◆ Source data

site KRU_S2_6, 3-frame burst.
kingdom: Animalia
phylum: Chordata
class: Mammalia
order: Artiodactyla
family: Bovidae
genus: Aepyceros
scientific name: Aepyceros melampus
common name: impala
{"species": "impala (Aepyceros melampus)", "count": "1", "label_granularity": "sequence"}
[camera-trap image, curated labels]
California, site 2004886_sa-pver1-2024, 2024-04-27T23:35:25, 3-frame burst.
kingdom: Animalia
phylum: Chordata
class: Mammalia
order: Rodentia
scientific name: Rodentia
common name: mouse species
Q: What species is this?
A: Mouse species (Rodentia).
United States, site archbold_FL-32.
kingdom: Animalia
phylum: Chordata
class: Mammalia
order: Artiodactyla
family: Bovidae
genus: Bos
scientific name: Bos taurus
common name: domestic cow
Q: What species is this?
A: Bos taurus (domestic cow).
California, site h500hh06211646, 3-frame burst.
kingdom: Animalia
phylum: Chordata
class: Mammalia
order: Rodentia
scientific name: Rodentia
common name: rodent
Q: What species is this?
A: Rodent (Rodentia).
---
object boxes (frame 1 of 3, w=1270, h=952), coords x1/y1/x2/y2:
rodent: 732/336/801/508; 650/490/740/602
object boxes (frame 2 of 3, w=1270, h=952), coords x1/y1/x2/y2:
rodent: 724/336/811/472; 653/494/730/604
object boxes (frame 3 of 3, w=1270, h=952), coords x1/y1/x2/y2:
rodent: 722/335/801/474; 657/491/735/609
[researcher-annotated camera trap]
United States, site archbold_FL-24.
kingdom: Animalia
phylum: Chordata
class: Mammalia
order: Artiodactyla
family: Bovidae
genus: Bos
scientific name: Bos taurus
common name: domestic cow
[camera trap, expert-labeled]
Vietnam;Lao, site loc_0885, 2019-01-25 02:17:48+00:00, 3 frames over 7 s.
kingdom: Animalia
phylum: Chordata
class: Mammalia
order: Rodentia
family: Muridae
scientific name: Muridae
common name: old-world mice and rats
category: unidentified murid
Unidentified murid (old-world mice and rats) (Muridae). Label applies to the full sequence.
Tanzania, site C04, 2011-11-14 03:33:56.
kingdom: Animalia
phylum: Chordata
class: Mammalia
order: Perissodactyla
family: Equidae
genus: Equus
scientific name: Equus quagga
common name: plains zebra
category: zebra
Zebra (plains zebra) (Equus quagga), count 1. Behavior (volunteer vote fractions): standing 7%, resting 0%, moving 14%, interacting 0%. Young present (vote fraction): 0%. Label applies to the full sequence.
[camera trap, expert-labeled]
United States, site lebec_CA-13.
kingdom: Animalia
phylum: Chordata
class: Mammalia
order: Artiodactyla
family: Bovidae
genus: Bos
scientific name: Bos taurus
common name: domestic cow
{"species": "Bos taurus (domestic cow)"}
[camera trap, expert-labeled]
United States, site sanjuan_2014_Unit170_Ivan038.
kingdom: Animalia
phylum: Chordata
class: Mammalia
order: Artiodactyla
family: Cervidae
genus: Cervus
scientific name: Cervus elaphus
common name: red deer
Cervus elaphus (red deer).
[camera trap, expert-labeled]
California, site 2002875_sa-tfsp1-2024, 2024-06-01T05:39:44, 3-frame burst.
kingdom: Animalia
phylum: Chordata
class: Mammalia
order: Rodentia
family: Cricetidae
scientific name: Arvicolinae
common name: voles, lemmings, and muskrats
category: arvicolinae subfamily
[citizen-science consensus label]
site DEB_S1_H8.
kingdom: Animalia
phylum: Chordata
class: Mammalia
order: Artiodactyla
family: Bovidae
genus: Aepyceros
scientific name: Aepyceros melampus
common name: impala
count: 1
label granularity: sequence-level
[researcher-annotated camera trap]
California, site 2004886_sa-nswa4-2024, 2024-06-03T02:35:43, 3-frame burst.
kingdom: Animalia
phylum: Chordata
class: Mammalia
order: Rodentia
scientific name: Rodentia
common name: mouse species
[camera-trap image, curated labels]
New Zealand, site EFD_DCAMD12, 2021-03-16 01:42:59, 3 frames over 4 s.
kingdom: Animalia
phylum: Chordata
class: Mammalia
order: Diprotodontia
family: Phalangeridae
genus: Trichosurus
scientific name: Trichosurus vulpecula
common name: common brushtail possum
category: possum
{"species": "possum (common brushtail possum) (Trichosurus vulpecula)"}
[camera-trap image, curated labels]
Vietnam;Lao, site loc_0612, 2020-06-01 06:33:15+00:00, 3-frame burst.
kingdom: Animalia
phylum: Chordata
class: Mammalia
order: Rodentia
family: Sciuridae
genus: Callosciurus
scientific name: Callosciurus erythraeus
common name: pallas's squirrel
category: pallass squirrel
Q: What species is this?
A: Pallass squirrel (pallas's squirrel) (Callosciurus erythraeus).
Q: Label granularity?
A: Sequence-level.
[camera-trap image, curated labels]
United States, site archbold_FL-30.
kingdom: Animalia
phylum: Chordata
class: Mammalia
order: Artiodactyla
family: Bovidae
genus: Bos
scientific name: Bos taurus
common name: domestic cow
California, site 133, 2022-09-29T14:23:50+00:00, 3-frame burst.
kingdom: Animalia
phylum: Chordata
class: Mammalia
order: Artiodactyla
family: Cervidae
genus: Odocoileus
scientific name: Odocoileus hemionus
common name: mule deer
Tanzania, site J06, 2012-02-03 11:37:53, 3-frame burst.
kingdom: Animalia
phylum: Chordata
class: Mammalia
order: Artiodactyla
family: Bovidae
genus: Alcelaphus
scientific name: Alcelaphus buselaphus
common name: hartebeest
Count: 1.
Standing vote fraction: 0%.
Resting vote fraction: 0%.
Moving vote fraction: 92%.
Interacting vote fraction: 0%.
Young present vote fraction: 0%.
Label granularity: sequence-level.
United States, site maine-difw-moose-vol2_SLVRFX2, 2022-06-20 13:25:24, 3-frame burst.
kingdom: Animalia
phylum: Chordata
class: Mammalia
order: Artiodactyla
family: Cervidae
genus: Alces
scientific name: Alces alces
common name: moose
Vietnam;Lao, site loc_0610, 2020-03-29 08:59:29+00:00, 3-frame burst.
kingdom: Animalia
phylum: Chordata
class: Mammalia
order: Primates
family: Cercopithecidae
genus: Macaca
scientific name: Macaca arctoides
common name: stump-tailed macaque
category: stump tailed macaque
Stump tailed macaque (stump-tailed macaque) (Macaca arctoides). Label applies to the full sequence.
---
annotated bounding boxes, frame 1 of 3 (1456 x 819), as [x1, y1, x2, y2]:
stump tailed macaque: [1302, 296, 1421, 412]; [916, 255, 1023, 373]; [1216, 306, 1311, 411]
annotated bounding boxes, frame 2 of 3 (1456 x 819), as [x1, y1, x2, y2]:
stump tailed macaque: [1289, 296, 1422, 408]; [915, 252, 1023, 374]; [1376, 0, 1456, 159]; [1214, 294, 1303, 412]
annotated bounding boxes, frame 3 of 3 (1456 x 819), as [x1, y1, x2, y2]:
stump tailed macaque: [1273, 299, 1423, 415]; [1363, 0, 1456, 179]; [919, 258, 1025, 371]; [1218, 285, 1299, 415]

◆ Exercise directions
Of the entries above, repeat exactly the lines between the line with "common name: mule deer" and the line with "Resting vote fraction: 0%.", inclusive, and no others.

◆ Result
common name: mule deer
Tanzania, site J06, 2012-02-03 11:37:53, 3-frame burst.
kingdom: Animalia
phylum: Chordata
class: Mammalia
order: Artiodactyla
family: Bovidae
genus: Alcelaphus
scientific name: Alcelaphus buselaphus
common name: hartebeest
Count: 1.
Standing vote fraction: 0%.
Resting vote fraction: 0%.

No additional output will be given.